While I’m up here on this soapbox let me mention two more things. As I predicted in Commentary Number 27, the Democrats are demanding that the revised tax code should increase taxes on the top earners, because “the rich don’t pay their fair share.” In response, the Senate version that was passed out of committee (by a Republican majority, no less) adds a new tax bracket. They propose to tax the top earners at 45.6 percent—a fifteen percent increase from the former top bracket of 39.6 percent.

As I pointed out in Number 27, the Democrats (and the Congressional Budget Office, a notoriously liberal bureaucracy) insist on treating the economy as static. They claim that lowering the tax rate will result in less taxes collected by the federal government. Despite ample historical data, they refuse to acknowledge that in every case, without fail, when taxes on the top earners were reduced, the economy grew and so did tax revenues to the federal government.

 

Hand in hand with the static economy fallacy is the Democrat demand that any tax cut has to be “revenue neutral.” That is, for every dollar of “lost revenue,” there must be a dollar of reduced spending. This is just another way of delaying or even killing the tax reform agenda. Naturally, the Democrats want to take the decreased spending out of things like the defense budget, while the Republicans want to take it out of social programs like welfare. When they can’t agree on a compromise, the bill often dies.

 

In my opinion (keeping in mind that my opinion and four quarters will get you a dollar bill), neither party wants to see a tax reduction bill pass.
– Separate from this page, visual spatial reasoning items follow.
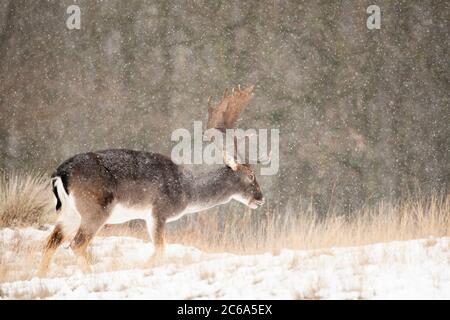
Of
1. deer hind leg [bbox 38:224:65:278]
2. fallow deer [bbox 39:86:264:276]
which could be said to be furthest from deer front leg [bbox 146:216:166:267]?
deer hind leg [bbox 38:224:65:278]

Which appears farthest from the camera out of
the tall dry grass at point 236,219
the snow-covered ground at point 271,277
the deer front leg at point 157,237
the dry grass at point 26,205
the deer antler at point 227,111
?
the dry grass at point 26,205

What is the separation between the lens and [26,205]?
28.8ft

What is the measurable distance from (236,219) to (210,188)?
4.68 feet

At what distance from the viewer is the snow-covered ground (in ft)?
16.2

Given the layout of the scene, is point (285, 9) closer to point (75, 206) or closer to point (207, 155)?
point (207, 155)

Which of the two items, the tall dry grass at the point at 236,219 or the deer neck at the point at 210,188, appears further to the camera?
the tall dry grass at the point at 236,219

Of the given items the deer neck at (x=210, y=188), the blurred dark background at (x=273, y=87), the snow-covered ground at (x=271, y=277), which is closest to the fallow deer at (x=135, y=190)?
the deer neck at (x=210, y=188)

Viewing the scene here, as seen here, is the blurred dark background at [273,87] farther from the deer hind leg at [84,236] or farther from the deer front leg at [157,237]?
the deer hind leg at [84,236]

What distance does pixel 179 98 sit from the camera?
9.38 metres

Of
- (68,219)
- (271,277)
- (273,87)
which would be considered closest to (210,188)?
(68,219)

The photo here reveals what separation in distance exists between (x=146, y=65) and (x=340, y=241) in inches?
155

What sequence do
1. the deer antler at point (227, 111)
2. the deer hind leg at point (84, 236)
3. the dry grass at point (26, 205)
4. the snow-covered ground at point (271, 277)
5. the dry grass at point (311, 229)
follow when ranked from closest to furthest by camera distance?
the snow-covered ground at point (271, 277)
the deer hind leg at point (84, 236)
the dry grass at point (311, 229)
the deer antler at point (227, 111)
the dry grass at point (26, 205)

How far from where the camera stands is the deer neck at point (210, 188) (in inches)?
300
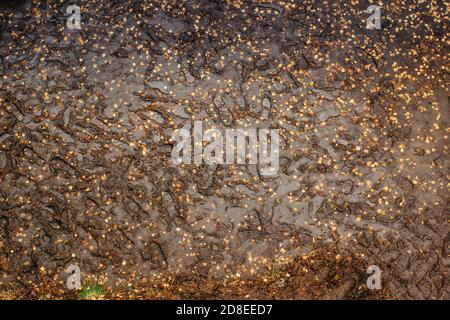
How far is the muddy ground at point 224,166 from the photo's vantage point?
938 mm

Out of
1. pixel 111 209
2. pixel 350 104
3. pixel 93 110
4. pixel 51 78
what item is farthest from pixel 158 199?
pixel 350 104

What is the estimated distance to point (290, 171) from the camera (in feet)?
3.20

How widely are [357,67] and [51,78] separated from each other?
0.80m

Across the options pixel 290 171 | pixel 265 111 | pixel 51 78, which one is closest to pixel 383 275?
pixel 290 171

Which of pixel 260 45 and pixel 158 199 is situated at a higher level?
pixel 260 45

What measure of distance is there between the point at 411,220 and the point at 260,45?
59cm

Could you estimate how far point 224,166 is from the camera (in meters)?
0.97

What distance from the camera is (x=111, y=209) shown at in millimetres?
954

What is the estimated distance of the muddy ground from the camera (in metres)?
0.94

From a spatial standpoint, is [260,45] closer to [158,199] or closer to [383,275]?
[158,199]
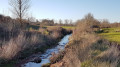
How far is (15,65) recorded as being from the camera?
23.7 feet

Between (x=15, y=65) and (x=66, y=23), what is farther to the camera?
(x=66, y=23)

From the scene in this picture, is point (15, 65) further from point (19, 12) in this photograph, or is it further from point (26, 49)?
point (19, 12)

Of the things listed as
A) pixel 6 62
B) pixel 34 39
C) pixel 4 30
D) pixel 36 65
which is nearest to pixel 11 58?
pixel 6 62

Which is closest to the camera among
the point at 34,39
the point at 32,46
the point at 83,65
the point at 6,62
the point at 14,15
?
the point at 83,65

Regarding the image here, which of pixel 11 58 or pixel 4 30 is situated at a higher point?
pixel 4 30

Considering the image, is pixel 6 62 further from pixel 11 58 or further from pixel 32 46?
pixel 32 46

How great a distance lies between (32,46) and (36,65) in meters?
4.01

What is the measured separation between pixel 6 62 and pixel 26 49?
3284 millimetres

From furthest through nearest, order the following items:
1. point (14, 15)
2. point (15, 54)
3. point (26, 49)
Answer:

Politicians of all persuasions think their job is to tax and spend. We have a twenty-trillion dollar national debt because they insist on spending more every year.  That, in turn, justifies them raising taxes from time to time because it’s necessary to service the debt—pay the interest and a little of the principal. Reducing taxes is contrary to everything they think they’re there for. They talk like they’re in favor of it, while finding all sorts of creative ways to make sure it never happens.